I remember a particular fascination I had with my Grandfather’s hat. So much so that when anyone asked me what I wanted to be when I grew up, I’d tell them with unwavering certainty, a door-to-door hat salesman. It was a simple bucket hat he’d wear on his commute from the suburbs to downtown Chicago by train each day for work. When I was there on weekdays, I couldn’t wait for him to walk through the door to get my hands on that hat. As the story goes, I’d sometimes get a little impatient, and just use my imagination and put the dog bowl on my head instead. Regardless of how much dog food was already in it. When he’d finally come charging through the door, he’d always make this boisterously triumphant trumpet sound announcing his arrival. I’d run to meet him and in one swift motion he’d move his hat from his head to mine. Looking back on it, it’s clear I was just like any child wanting to wear the costume of a super hero they idolized. It must have made him feel fantastic.
As I got older, it was clear I didn’t fit the exact mold of some of the things he valued, whether that be having an interest in sports, being an ace student, or being involved with the church. Hell, I don’t even like chocolate that much. But none of that mattered and I know he was proud of me all the same, and know because he’s expressed that. Particularly, he was proud I chose to turn my passion into my career, and pursued my own kind of happiness.

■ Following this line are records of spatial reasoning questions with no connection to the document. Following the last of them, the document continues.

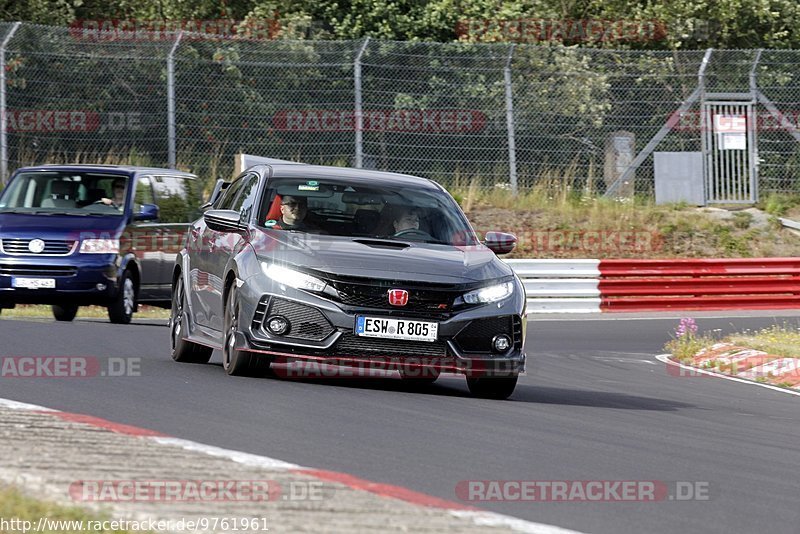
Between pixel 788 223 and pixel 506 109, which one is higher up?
pixel 506 109

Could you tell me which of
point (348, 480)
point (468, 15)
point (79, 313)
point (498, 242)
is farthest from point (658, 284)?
point (348, 480)

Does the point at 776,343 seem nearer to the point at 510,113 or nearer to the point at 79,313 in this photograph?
the point at 79,313

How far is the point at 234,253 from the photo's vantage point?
1042 centimetres

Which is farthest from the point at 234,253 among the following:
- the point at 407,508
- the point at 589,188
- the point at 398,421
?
the point at 589,188

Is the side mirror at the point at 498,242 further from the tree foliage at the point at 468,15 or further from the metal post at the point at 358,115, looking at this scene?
the tree foliage at the point at 468,15

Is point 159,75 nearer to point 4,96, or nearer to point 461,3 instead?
point 4,96

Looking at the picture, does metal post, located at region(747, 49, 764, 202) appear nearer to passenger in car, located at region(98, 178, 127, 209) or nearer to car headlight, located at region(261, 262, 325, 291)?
passenger in car, located at region(98, 178, 127, 209)

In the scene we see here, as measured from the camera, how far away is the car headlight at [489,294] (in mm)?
9898

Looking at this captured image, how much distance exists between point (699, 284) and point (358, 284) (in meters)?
16.8

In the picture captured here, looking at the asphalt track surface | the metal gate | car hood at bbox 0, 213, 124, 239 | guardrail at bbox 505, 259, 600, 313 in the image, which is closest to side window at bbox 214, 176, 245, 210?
the asphalt track surface

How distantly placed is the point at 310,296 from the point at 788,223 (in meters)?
21.2

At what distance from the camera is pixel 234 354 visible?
33.3 feet

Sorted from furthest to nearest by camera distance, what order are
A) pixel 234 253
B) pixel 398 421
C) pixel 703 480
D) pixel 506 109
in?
pixel 506 109 → pixel 234 253 → pixel 398 421 → pixel 703 480

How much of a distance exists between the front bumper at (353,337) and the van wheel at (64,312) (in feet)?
29.0
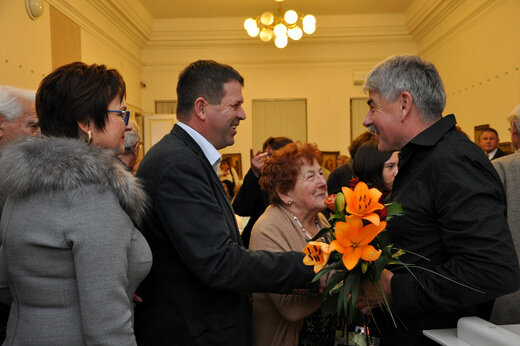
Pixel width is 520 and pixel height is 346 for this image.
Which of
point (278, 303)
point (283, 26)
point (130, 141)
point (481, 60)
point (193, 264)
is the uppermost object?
point (283, 26)

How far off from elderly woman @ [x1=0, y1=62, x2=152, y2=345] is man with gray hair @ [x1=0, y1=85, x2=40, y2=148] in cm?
87

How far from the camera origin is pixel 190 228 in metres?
1.79

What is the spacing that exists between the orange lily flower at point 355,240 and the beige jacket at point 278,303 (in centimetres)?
68

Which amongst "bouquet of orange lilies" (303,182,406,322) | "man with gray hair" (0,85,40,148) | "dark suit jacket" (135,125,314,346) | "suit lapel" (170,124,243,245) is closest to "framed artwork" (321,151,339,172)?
"man with gray hair" (0,85,40,148)

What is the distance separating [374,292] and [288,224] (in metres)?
0.85

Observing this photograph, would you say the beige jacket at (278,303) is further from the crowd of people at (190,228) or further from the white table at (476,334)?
the white table at (476,334)

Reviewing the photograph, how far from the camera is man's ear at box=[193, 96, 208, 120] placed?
2176 mm

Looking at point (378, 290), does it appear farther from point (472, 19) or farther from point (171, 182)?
point (472, 19)

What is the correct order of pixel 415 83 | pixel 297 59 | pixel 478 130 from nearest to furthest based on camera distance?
1. pixel 415 83
2. pixel 478 130
3. pixel 297 59

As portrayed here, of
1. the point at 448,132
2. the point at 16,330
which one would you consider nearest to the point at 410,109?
the point at 448,132

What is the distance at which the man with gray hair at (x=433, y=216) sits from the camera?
1594 mm

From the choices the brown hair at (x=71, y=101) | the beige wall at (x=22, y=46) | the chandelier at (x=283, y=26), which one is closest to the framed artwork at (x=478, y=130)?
the chandelier at (x=283, y=26)

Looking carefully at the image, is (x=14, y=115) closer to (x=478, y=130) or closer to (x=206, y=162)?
(x=206, y=162)

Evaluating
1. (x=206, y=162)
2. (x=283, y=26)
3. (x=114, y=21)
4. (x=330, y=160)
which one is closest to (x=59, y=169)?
(x=206, y=162)
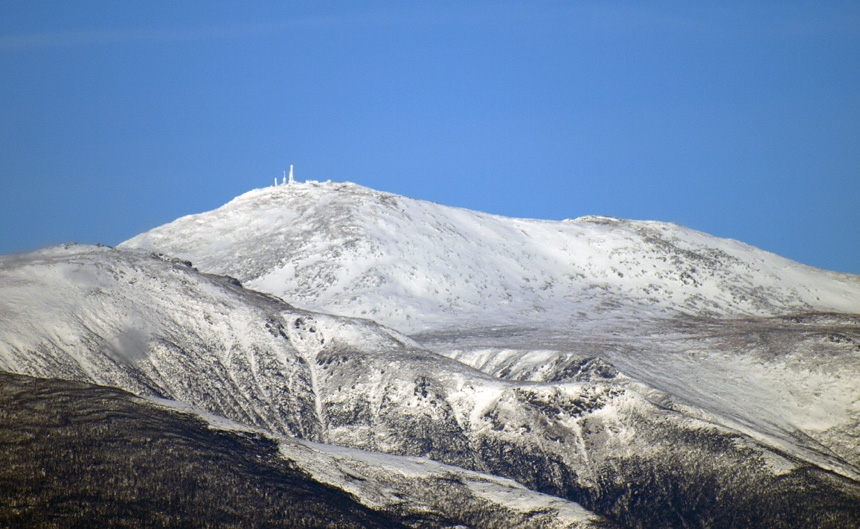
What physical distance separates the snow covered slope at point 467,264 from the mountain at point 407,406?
24.7m

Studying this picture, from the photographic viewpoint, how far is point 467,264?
140 m

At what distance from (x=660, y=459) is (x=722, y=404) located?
17.7 metres

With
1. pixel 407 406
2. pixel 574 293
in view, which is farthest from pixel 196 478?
pixel 574 293

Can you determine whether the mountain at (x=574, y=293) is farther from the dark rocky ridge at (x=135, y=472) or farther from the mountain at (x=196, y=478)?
the dark rocky ridge at (x=135, y=472)

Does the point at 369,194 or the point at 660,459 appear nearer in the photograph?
the point at 660,459

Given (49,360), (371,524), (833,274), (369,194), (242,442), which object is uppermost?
(369,194)

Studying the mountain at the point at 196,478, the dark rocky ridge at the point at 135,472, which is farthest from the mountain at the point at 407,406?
the dark rocky ridge at the point at 135,472

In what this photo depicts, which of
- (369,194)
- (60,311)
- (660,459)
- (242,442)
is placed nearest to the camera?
(242,442)

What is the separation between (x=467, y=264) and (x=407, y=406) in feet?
209

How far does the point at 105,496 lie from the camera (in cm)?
4494

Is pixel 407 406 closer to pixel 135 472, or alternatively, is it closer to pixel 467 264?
pixel 135 472

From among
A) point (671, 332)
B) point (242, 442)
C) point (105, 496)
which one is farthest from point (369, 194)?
point (105, 496)

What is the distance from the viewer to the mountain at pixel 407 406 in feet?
189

In the end, I believe he was ready to go. His mind was still razor sharp, but his body had long been in decline. But beyond all else, I think he just wanted to be with my Grandmother again. Ever since she passed on, he’d often say with a chuckle something along the lines of, “I don’t know what I’m still doing here!” Particularly whenever I’d call him on his birthday. I can’t think of a more potent explanation of what love is than the sight of my invincible Grandfather crumbling to a thousand pieces as he stood over my Grandmother’s casket. And all this time since, he’s just been stuck at the station, waiting for his train to take him back home to her. Just as he always used to. He was a devout Catholic, and there was no doubt in his mind what he believed to be next for him, and it brings me a great sense of peace, knowing he was at peace himself.
Goodbye Gramp. I love you very much and I’ll never forget you.